#### DATA ROWS
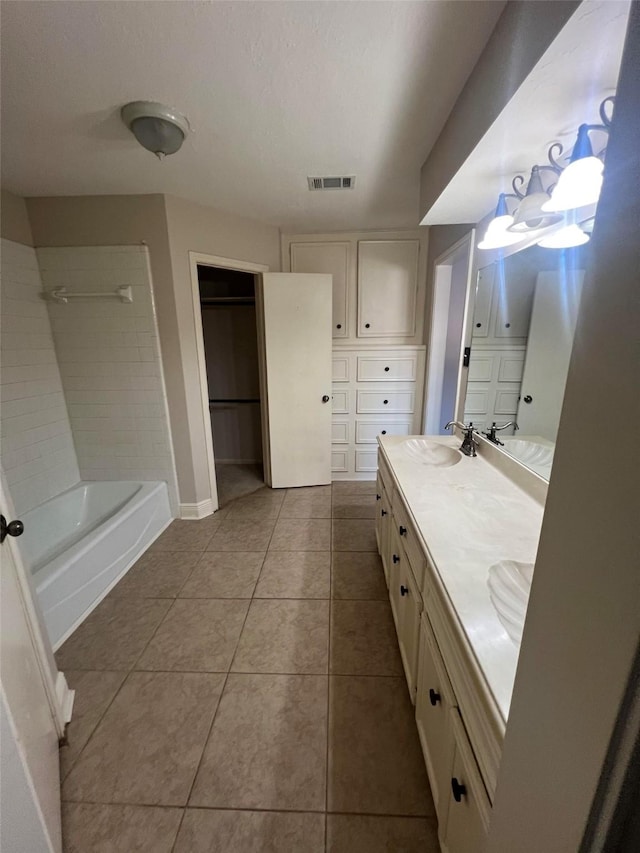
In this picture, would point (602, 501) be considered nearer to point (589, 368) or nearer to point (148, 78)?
point (589, 368)

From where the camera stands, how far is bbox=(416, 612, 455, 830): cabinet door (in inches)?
33.7

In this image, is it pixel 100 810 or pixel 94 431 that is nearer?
pixel 100 810

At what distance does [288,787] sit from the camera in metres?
1.09

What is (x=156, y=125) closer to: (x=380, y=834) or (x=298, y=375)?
(x=298, y=375)

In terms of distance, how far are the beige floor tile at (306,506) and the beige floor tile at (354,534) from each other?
19 centimetres

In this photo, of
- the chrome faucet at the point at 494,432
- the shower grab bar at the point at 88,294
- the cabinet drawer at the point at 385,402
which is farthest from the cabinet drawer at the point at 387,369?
the shower grab bar at the point at 88,294

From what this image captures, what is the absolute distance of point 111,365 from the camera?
97.8 inches

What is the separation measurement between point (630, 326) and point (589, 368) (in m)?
0.06

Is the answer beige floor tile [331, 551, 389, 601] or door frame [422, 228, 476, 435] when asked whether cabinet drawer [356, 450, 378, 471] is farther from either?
beige floor tile [331, 551, 389, 601]

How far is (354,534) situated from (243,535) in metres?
0.86

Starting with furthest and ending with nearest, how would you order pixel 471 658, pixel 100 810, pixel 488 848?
pixel 100 810 → pixel 471 658 → pixel 488 848

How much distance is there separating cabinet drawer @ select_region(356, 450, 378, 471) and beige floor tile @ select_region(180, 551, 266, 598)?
1.45m

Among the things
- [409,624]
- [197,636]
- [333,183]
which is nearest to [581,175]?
[333,183]

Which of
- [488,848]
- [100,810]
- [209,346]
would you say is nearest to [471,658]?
[488,848]
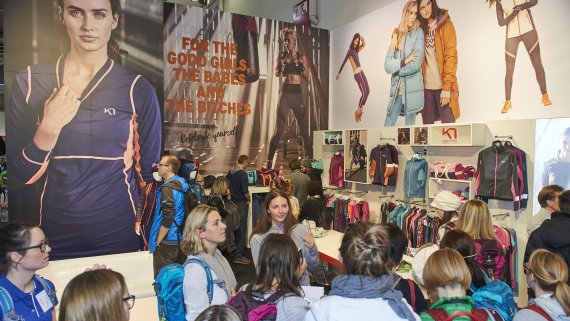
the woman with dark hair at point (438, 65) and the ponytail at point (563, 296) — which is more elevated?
the woman with dark hair at point (438, 65)

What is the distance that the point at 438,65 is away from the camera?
20.9ft

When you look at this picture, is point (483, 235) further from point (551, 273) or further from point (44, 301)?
point (44, 301)

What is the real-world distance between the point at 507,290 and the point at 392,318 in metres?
1.02

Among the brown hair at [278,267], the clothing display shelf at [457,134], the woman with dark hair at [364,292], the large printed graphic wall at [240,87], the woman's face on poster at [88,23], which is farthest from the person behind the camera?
the large printed graphic wall at [240,87]

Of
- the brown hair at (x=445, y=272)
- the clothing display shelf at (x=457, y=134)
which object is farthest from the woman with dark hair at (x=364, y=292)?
the clothing display shelf at (x=457, y=134)

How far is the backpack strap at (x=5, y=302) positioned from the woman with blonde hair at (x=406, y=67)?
19.8 feet

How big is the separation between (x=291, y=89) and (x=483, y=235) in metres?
6.00

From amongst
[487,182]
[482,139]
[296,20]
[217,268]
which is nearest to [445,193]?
[487,182]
########
▶ **WHAT IS REQUIRED**:
Reproduce every row above verbatim, omitting the pictures.

▶ **COMPLETE RESPONSE**:
In this picture, would point (602, 501) be considered nearer to point (589, 368) or nearer to point (148, 78)?
point (589, 368)

From where the camera stands, how far is bbox=(416, 612, 455, 830): cabinet door (in inches)?
33.7

In this image, is it pixel 100 810 or pixel 94 431 that is nearer?
pixel 100 810

At what distance does [288,787] sit from the camera in metres?
1.09

What is (x=156, y=125) closer to: (x=380, y=834) or (x=298, y=375)?
(x=298, y=375)

In terms of distance, how far are the beige floor tile at (306,506) and the beige floor tile at (354,534) from each other?
19 centimetres

In this photo, of
- the chrome faucet at the point at 494,432
- the shower grab bar at the point at 88,294
- the cabinet drawer at the point at 385,402
which is farthest from the cabinet drawer at the point at 387,369?
the shower grab bar at the point at 88,294

From what this image captures, what is the absolute distance of point 111,365 from the camera?
97.8 inches

What is the separation measurement between point (630, 326) and point (589, 368) (in m)?
0.06

Is the answer beige floor tile [331, 551, 389, 601] or door frame [422, 228, 476, 435] when asked whether cabinet drawer [356, 450, 378, 471] is farther from either?
beige floor tile [331, 551, 389, 601]

How far is (354,534) situated from (243,535) in metres?
0.86

Starting with furthest and ending with nearest, how would you order pixel 471 658, pixel 100 810, pixel 488 848?
pixel 100 810 → pixel 471 658 → pixel 488 848

How much distance is there separating cabinet drawer @ select_region(356, 450, 378, 471) and beige floor tile @ select_region(180, 551, 266, 598)?
1.45m

Among the things
- [409,624]
- [197,636]
- [333,183]
which is nearest to [581,175]?
[333,183]

Which of
- [488,848]
- [100,810]
- [209,346]
would you say is nearest to [471,658]?
[488,848]
the woman with dark hair at point (438, 65) and the ponytail at point (563, 296) — which is more elevated?
the woman with dark hair at point (438, 65)

What is the distance that the point at 438,65 is away from the camera?
20.9ft

When you look at this picture, is point (483, 235) further from point (551, 273) or further from point (44, 301)?
point (44, 301)

What is the real-world distance between the point at 507,290 and the point at 392,318 in metres?
1.02

Among the brown hair at [278,267], the clothing display shelf at [457,134], the woman with dark hair at [364,292], the large printed graphic wall at [240,87], the woman's face on poster at [88,23], which is farthest from the person behind the camera?
the large printed graphic wall at [240,87]

Of
- the brown hair at (x=445, y=272)
- the clothing display shelf at (x=457, y=134)
which object is farthest from the woman with dark hair at (x=364, y=292)?
the clothing display shelf at (x=457, y=134)

How far is the backpack strap at (x=5, y=302) positioned from the woman with blonde hair at (x=406, y=67)?
19.8 feet

How big is the separation between (x=291, y=89) and (x=483, y=235) in metres?
6.00

From amongst
[487,182]
[482,139]
[296,20]
[217,268]
which is nearest to [445,193]?
[487,182]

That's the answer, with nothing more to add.